Figure 7: A verdant reward

There is a modern middle ground that accounts for the dangers of fraying urban psychology and avoids impractical, idealistic over-correction . The Field’s allotment is used sustainably to produce a modest bounty that is consumed majoritively by my family, and any excess is distributed to neighbours. It cuts down on transport costs, uses fewer pesticides, and promotes biodiversity. It sits next to the wildflower meadow, which springs into glorious bloom in summer, and hosts bees, mice amongst myriad other Cambridgeshire fauna. Allotment farming, pockets of regenerative agriculture, in the modern world is seen as ethical and morally commendable. What was once deemed an assault on nature is seen now as a love affair with it.
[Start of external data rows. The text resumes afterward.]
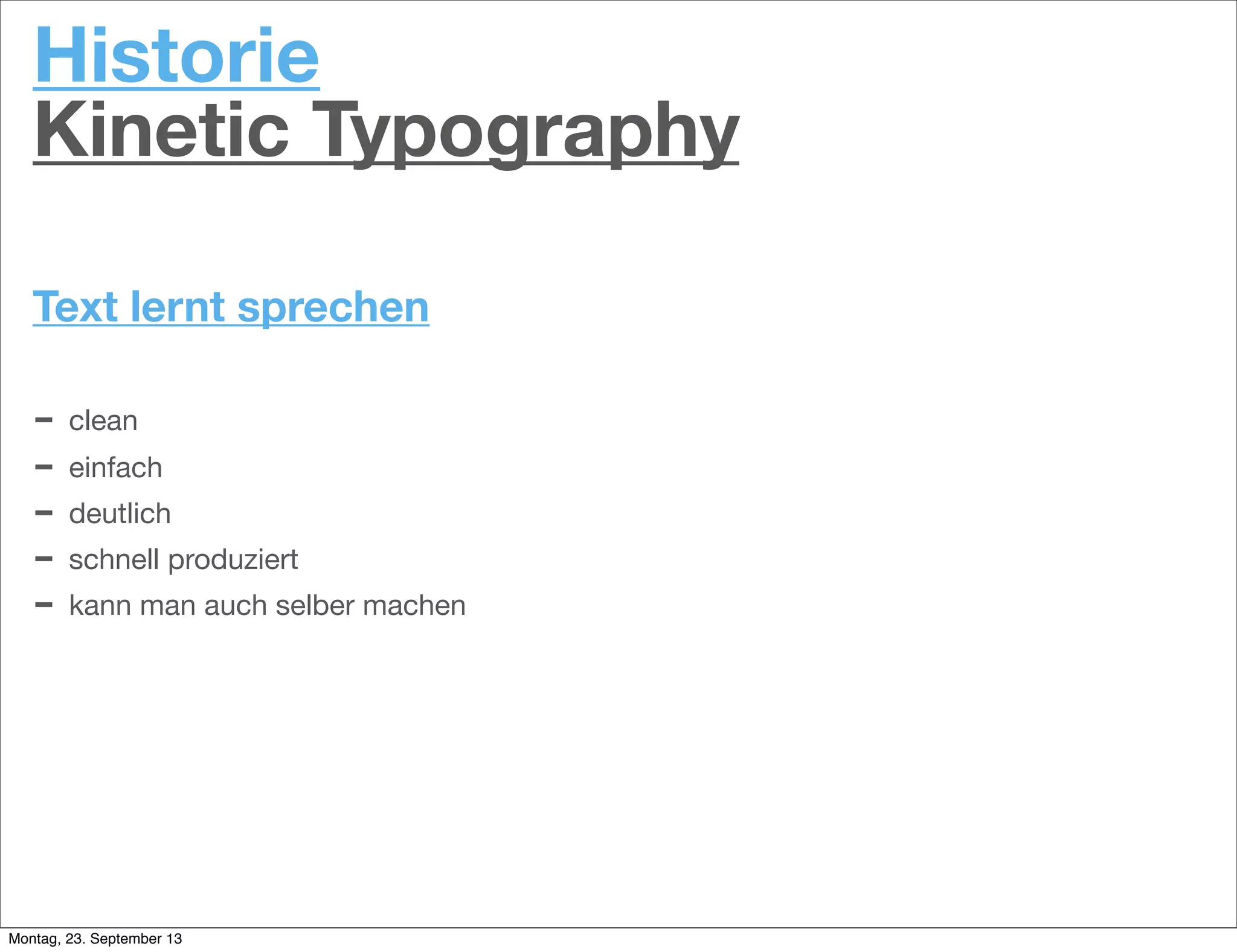 Historie
Kinetic Typography

Text lernt sprechen

- clean
- einfach
- deutlich
- schnell produziert
- kann man auch selber machen

Montag, 23. September 13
According to Marx, the invasion of the machine and the encroachment of urban power into rural spaces “abundantly represents the Eden from which the character or writer has fallen”. The reversal of that, then, with the excavation of industrial waste, the cultivation of local produce and a space for relaxation and meditation can only indicate a movement closer to Paradise. In the priest’s garden, there seems to me to be redemption in action, a tending to one’s own small patch to restore a modern Eden, even if it consists only of one’s backyard.